Problem:
Rewrite the entries below as one numbered list with the blank lines removed, and leave the pictures out.

Entries:
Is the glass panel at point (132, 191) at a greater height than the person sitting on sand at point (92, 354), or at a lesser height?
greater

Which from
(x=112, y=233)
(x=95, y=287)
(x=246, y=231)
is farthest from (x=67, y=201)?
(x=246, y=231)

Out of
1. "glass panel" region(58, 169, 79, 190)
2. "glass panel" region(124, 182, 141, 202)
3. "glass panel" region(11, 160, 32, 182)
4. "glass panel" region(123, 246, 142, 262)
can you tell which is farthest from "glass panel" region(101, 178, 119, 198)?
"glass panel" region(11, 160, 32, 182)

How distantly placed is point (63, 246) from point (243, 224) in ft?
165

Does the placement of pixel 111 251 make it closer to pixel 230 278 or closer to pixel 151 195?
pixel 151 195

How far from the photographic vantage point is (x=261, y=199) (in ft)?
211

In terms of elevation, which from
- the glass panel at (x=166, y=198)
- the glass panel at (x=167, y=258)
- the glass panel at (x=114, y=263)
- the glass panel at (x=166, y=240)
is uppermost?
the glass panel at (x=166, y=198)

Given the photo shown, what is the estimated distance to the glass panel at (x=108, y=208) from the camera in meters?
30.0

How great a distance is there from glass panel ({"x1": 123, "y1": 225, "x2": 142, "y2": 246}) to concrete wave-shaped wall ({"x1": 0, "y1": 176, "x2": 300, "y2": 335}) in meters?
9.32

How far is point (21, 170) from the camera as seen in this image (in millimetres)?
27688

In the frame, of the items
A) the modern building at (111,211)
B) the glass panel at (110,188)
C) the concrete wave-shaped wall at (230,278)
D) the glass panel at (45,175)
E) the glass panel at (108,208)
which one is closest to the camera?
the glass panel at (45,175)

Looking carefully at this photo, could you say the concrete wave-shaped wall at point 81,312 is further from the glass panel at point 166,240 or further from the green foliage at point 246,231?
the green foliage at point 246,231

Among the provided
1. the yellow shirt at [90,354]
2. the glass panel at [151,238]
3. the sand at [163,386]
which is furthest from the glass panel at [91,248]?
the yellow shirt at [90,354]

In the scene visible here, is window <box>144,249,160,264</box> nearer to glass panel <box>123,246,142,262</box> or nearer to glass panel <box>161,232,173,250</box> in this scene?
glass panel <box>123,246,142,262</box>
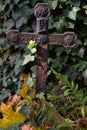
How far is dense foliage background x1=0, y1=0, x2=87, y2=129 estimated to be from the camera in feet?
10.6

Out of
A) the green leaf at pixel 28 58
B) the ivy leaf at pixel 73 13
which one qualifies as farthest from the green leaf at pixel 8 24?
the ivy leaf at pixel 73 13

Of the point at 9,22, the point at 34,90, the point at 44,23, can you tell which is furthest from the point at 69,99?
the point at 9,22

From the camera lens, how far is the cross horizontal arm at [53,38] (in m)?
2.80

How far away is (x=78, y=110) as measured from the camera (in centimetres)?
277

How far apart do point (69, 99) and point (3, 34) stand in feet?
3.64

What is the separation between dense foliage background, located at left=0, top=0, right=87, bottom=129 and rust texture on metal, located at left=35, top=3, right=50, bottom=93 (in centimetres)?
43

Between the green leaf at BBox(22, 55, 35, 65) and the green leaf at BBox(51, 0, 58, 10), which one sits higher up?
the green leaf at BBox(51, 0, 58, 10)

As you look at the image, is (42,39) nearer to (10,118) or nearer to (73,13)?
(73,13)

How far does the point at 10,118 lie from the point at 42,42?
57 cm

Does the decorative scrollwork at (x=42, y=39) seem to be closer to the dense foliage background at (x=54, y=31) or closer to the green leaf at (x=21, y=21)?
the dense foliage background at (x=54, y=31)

Solution for this task:
1. Is the glass panel at point (132, 191) at a greater height than the person sitting on sand at point (92, 354), or at a lesser height?
2. greater
3. Which from
4. (x=112, y=233)
5. (x=95, y=287)
6. (x=246, y=231)
7. is farthest from (x=67, y=201)?
8. (x=246, y=231)
9. Out of
10. 1. "glass panel" region(58, 169, 79, 190)
11. 2. "glass panel" region(124, 182, 141, 202)
12. 3. "glass panel" region(11, 160, 32, 182)
13. 4. "glass panel" region(123, 246, 142, 262)
14. can you tell which is farthest from "glass panel" region(101, 178, 119, 198)?
15. "glass panel" region(11, 160, 32, 182)
16. How distantly placed is point (63, 246) from point (243, 224) in ft?
17. 165
18. Does the placement of pixel 111 251 make it closer to pixel 230 278 or closer to pixel 151 195?
19. pixel 151 195
20. How far from the photographic vantage point is (x=261, y=199) (in ft)?
21. 211
22. In terms of elevation, which from
23. - the glass panel at (x=166, y=198)
24. - the glass panel at (x=167, y=258)
25. - the glass panel at (x=114, y=263)
26. - the glass panel at (x=166, y=240)
27. is uppermost?
28. the glass panel at (x=166, y=198)
29. Given the photo shown, what is the estimated distance to the glass panel at (x=108, y=208) from the camera in meters?
30. 30.0
31. How great a distance is there from glass panel ({"x1": 123, "y1": 225, "x2": 142, "y2": 246}) to concrete wave-shaped wall ({"x1": 0, "y1": 176, "x2": 300, "y2": 335}) in meters?
32. 9.32
33. How far is point (21, 170) from the camera as seen in this image (in millimetres)?
34. 27688
35. In the frame, of the items
36. A) the modern building at (111,211)
37. B) the glass panel at (110,188)
38. C) the concrete wave-shaped wall at (230,278)
39. D) the glass panel at (45,175)
40. E) the glass panel at (108,208)
41. which one is closest to the camera?
42. the glass panel at (45,175)
43. Looking carefully at this photo, could you say the concrete wave-shaped wall at point 81,312 is further from the glass panel at point 166,240 or further from the green foliage at point 246,231?
44. the green foliage at point 246,231
45. Among the provided
46. 1. the yellow shirt at [90,354]
47. 2. the glass panel at [151,238]
48. 3. the sand at [163,386]
49. which is furthest from the glass panel at [91,248]?
50. the yellow shirt at [90,354]
51. In the scene visible here, is window <box>144,249,160,264</box> nearer to glass panel <box>123,246,142,262</box> or nearer to glass panel <box>161,232,173,250</box> in this scene?
52. glass panel <box>123,246,142,262</box>
53. How far is dense foliage background x1=0, y1=0, x2=87, y2=129 estimated to be from the camera in feet?
54. 10.6
55. Out of
56. A) the green leaf at pixel 28 58
57. B) the ivy leaf at pixel 73 13
58. which one qualifies as farthest from the green leaf at pixel 8 24?
59. the ivy leaf at pixel 73 13
60. Of the point at 9,22, the point at 34,90, the point at 44,23, can you tell which is furthest from the point at 69,99?
61. the point at 9,22
62. From the camera lens, how far is the cross horizontal arm at [53,38] (in m)?
63. 2.80
64. How far away is (x=78, y=110) as measured from the camera (in centimetres)?
65. 277
66. How far apart do point (69, 99) and point (3, 34) stand in feet?
67. 3.64
68. What is the separation between dense foliage background, located at left=0, top=0, right=87, bottom=129 and rust texture on metal, located at left=35, top=3, right=50, bottom=93 (in centimetres)?
69. 43
70. Between the green leaf at BBox(22, 55, 35, 65) and the green leaf at BBox(51, 0, 58, 10), which one sits higher up?
71. the green leaf at BBox(51, 0, 58, 10)
72. As you look at the image, is (42,39) nearer to (10,118) or nearer to (73,13)?
73. (73,13)
74. How far does the point at 10,118 lie from the point at 42,42?
75. 57 cm
76. Does the decorative scrollwork at (x=42, y=39) seem to be closer to the dense foliage background at (x=54, y=31) or closer to the green leaf at (x=21, y=21)?
77. the dense foliage background at (x=54, y=31)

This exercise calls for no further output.